**ACTIVITY**
Without including any pictures, copy every line below exactly.

**EXERCISE INPUTS**
******************************

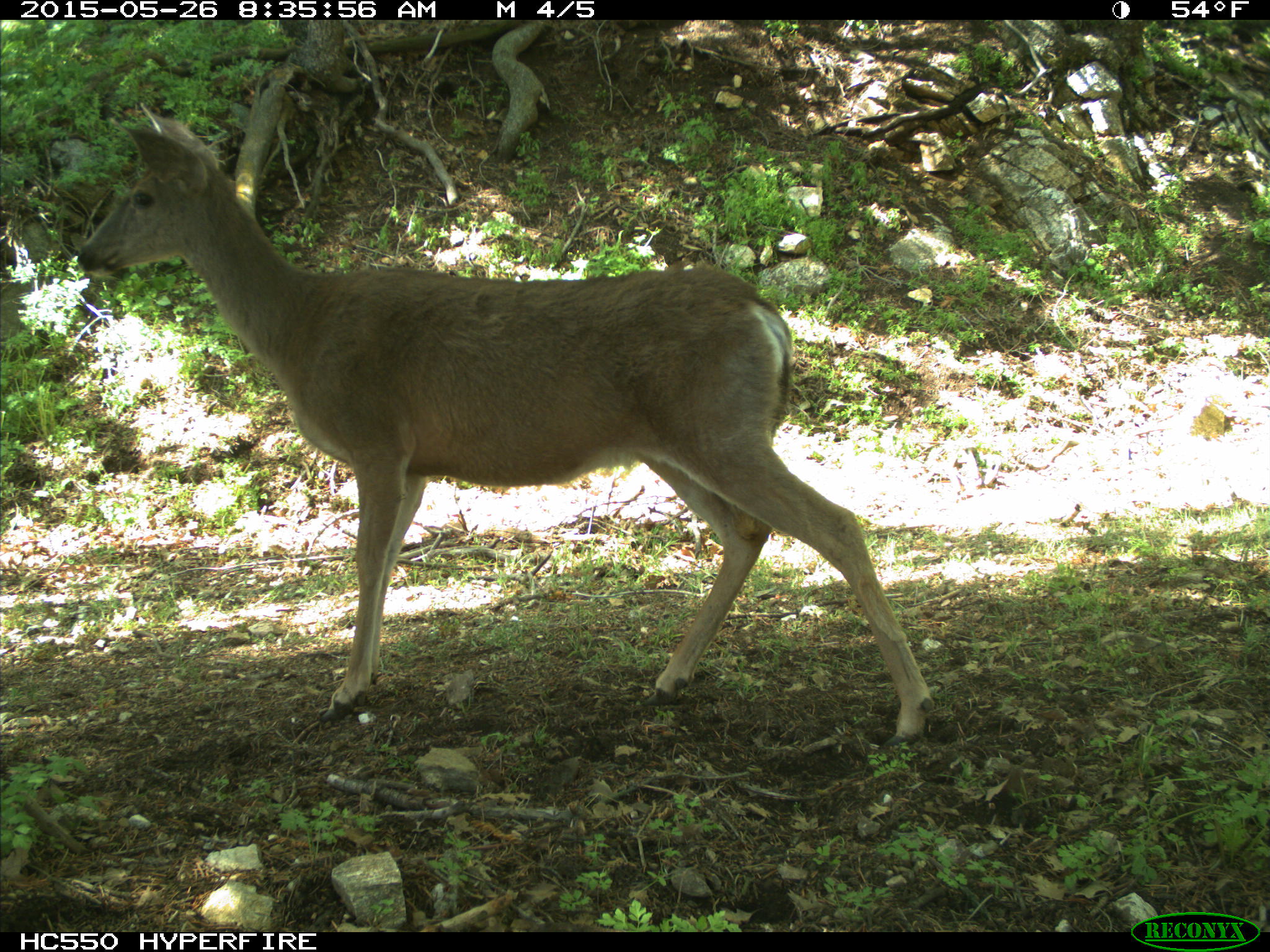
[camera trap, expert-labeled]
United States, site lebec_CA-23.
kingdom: Animalia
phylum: Chordata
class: Mammalia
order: Artiodactyla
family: Cervidae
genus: Odocoileus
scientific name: Odocoileus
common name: deer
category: unidentified deer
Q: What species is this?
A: Unidentified deer (deer) (Odocoileus).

******************************

**SOLUTION FOR THIS EXERCISE**
[camera trap, expert-labeled]
United States, site lebec_CA-23.
kingdom: Animalia
phylum: Chordata
class: Mammalia
order: Artiodactyla
family: Cervidae
genus: Odocoileus
scientific name: Odocoileus
common name: deer
category: unidentified deer
Q: What species is this?
A: Unidentified deer (deer) (Odocoileus).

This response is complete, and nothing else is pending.